I assume you can also entirely download tracks given the note about playing music offline. There's no word on audio quality, but I assume it's on par with competing services.

matrix86 matrix86 said:

but it promises to break from the norm by adding social features, such as letting users see what their friends are listening to.

Well that's nothing new. I can do that on my smartphone already with my messenger contacts and I can also do it on my different messengers on my computer. And iTunes is somewhat similar. When I stayed in the college apartments at my college campus, we were all connected to the same network and I could see who else had itunes and I could see what music they had in their playlists. So that feature isn't really groundbreaking.

TorturedChaos, TechSpot Chancellor, said:

matrix86 said:

....And iTunes is somewhat similar. When I stayed in the college apartments at my college campus, we were all connected to the same network and I could see who else had itunes and I could see what music they had in their playlists. So that feature isn't really groundbreaking.

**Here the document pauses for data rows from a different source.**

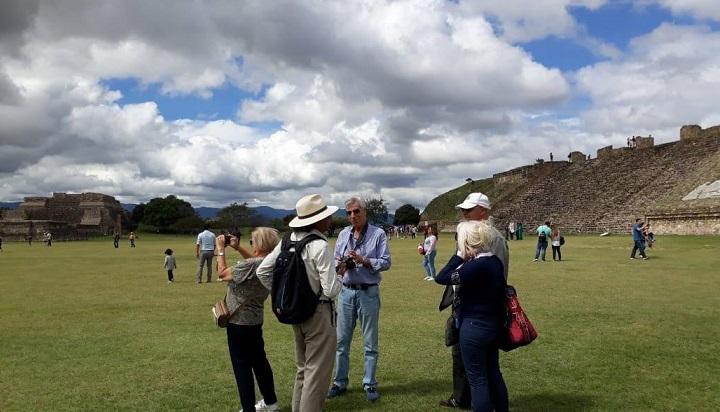 Medios de comunicación italianos conocen las tradiciones y riqueza de Oaxaca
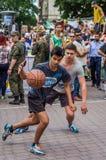 LVIV, UKRAINE - JUIN 2016 : Les joueurs de basket jouent sur la place dans le basket-ball de rue, lutter sautant de streetball po Photos libres de droits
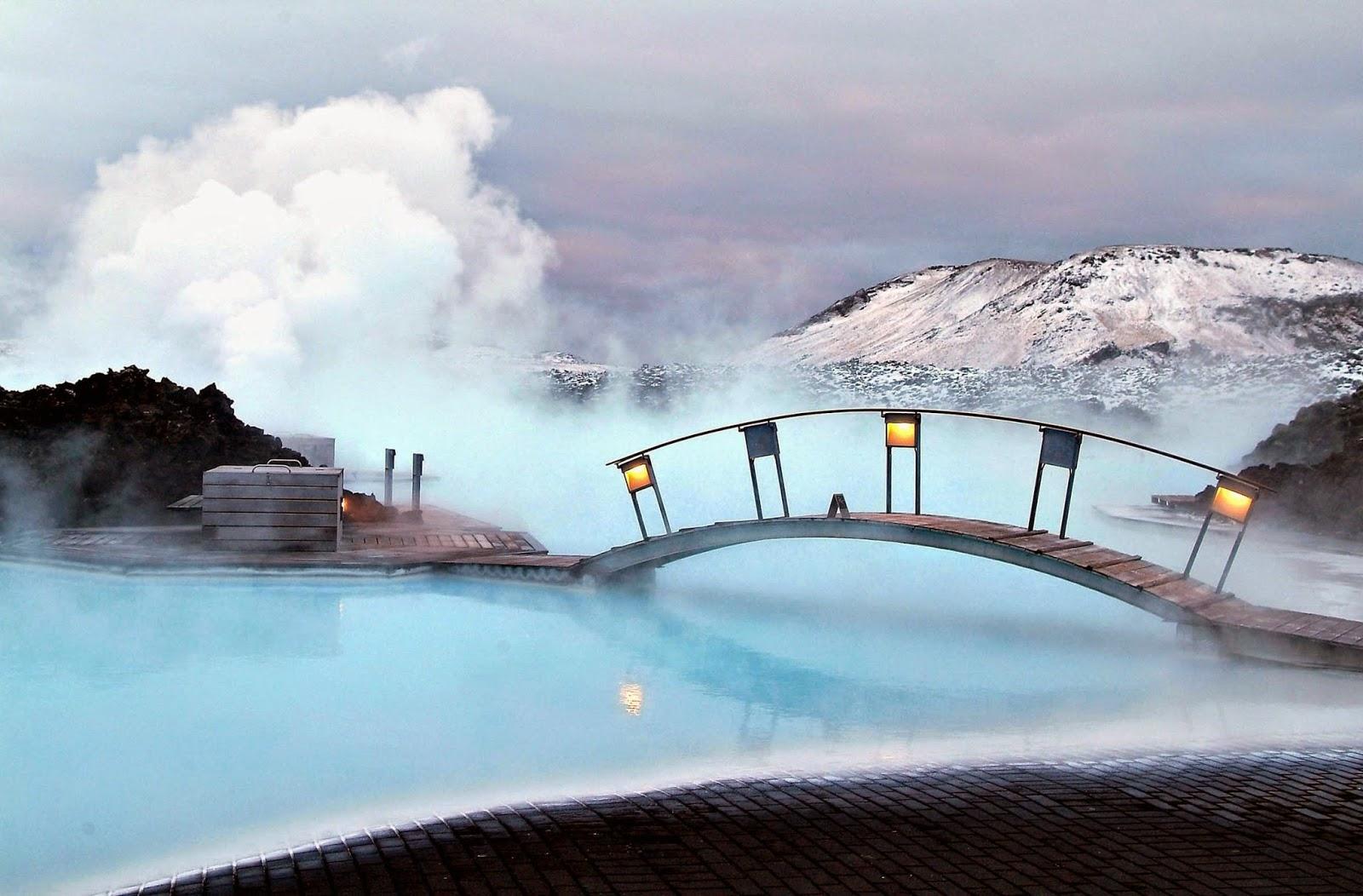 Las piscinas más impresionantes del planeta 9.%2BBlue%2BLagoon%2BGeothermal%2BResort%2B-%2BGrindav%C3%ADk,%2BIceland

he he my friend swiped a lot of music from ppl that way, just have to have the right software

As far as "Rdio" is concerned I don't see anything ground breaking about it. Personally I use Pandora's free music streaming and am happy with that.

tonylukac said:

@Tomsea I guess you never experienced vinyl.

TJGeezer said:

tonylukac said:

@Tomsea I guess you never experienced vinyl.

Just don't leave your vinyl in the sun http://www.youtube.com/watch?v=AMI5wR2P9jQ

captaincranky captaincranky, TechSpot Addict, said:

@Tomsea I guess you never experienced vinyl.

POW....CLICK.....POP......I certainly have, and with JBL's best tweeters ever. (075 Ring Radiators).

Guest said:

The service is actually really good, now that it is officially launched. So far I am really happy with it, with the exception that it doesn't support my Blackberry Curve. I imagine that will change once BB OS6 is out, but who knows.